Sampai saat ini, Trans Metro Deli masih melayani warga dengan tarif Rp. 0 alias gratis. Hal ini cukup menjadi perhatian Wali Kota Medan, yang berulang kali mengajak dishub untuk berdiskusi.
Trans Metro Deli adalah satu -- satunya BRT dalam daftar ini yang tidak ada petugas di dalam busnya. Mungkin karena masih bertarif gratis sehingga membuat bus ini dioperasikan hanya dengan pramudi saja. Setidaknya dengan demikian, pihak dishub bisa menghemat anggaran.

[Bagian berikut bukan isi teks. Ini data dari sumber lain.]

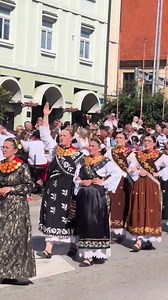 Ready to fall for Croatia? 🍁 Celebrate the season in style at the Vinkovci Autumn Festival, where Slavonian tradition comes to life! Live music, beautiful costumes, and mouthwatering local bites as the town welcomes autumn the Croatian way! 🍂🎶 🗓️ 12th - 21st September 2025 Want to know more? ➡️ https://croatia.hr/en-gb/events/vinkovci-autumn 📍 Visit Vinkovci - Turistička zajednica grada Vinkovaca 🎥 Instagram: @dizajnpod #CroatiaFullOfLife @VinkovackeJeseni | Croatia Full of life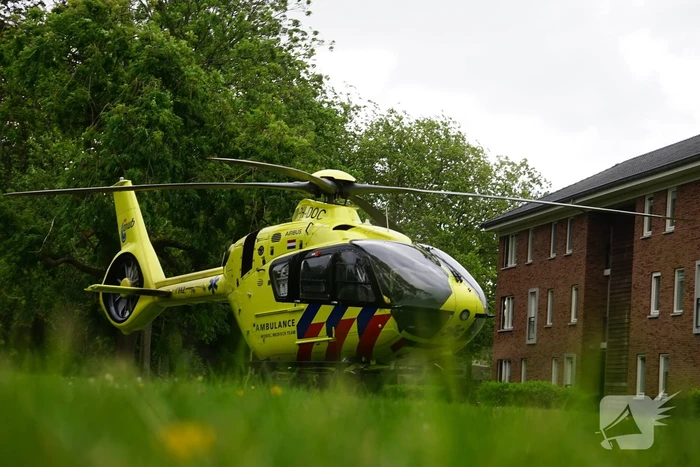 Traumahelikopter landt in bloemenbuurt op grasveld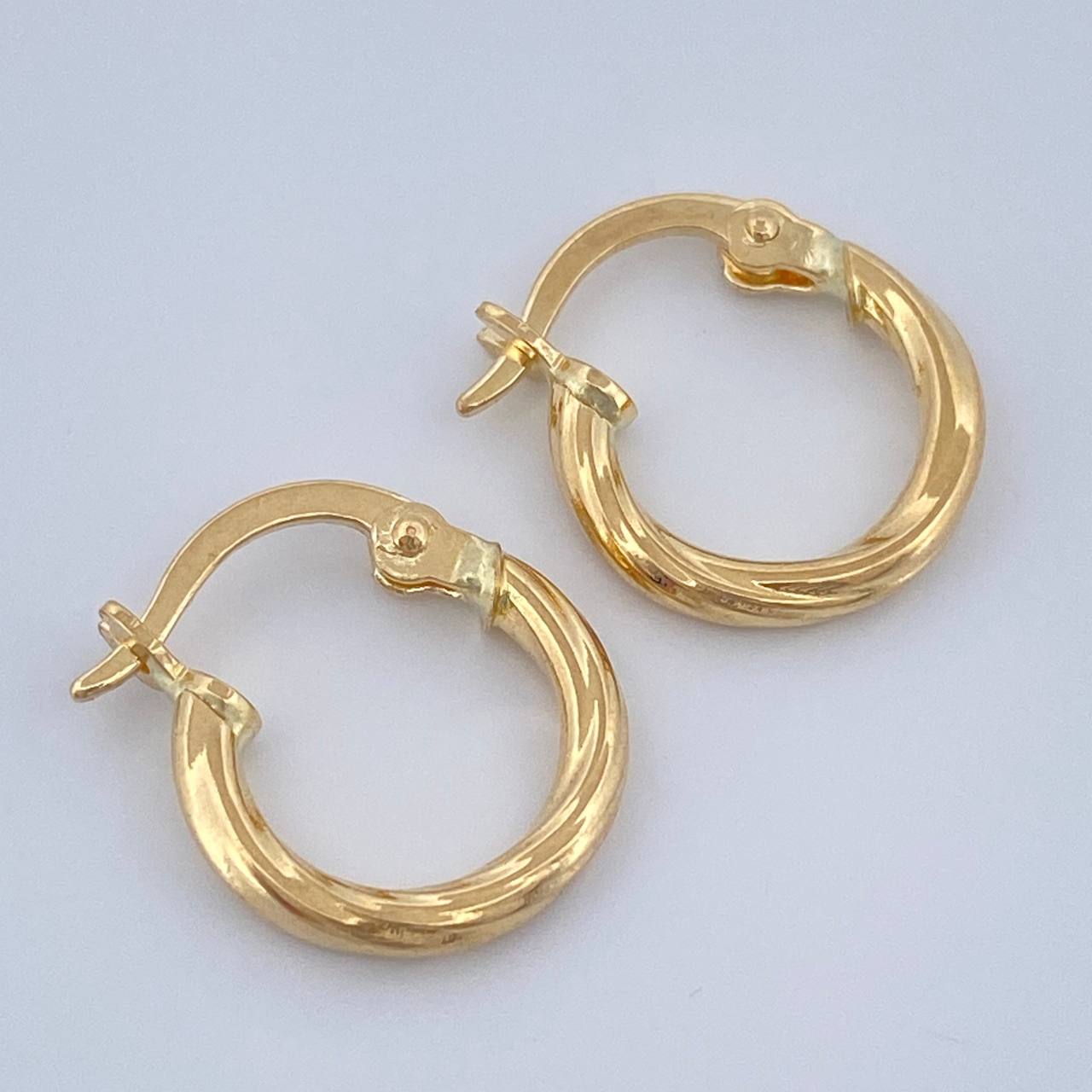 Candongas Mary 0.9gr / 1/2 in / Oro Amarillo 18K $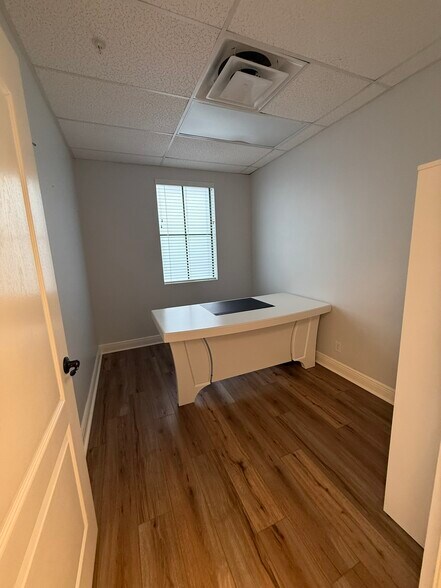 More Photos Of 28089 Vanderbilt Dr, Bonita Springs Office For Sale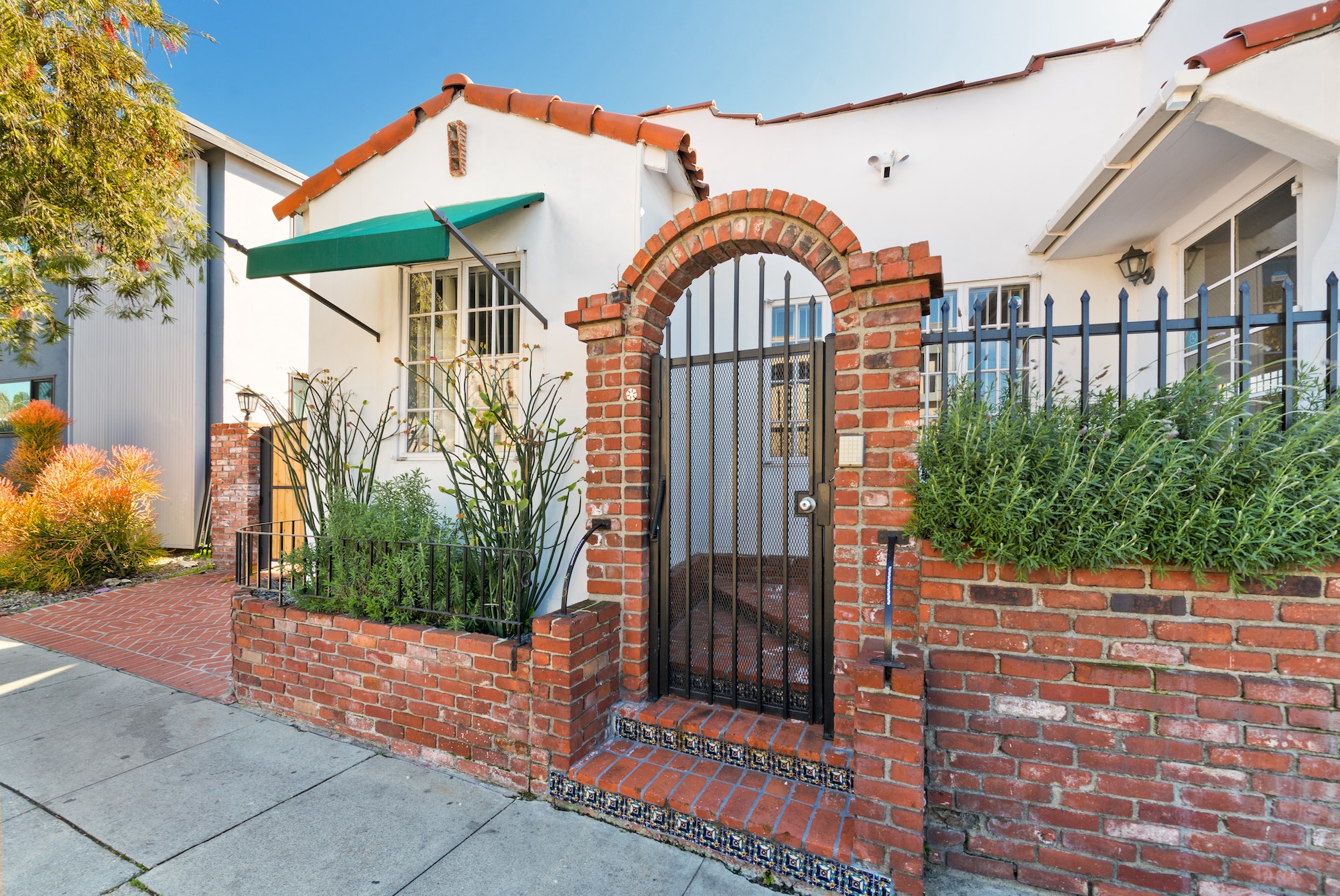 1020 Pico Blvd, Santa Monica, CA à louer Photo principale- Image 1 de 18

Meski dengan ukuran bus yang cukup besar, bus ini belum memberikan ruang khusus bagi wanita. Alasannya bisa diterima jika disebutkan bahwa belum banyak yang benar -- benar mengenal bahkan menggunakan bus ini sebagai moda transportasi utamanya.
Bus yang beroperasi sejak pukul 05.00 pagi sampai 21.00 diharapkan dapat membantu masyarakat untuk sama sama menghindari kemacetan dan menjadi moda transportasi yang aman juga nyaman bagi penumpangnya.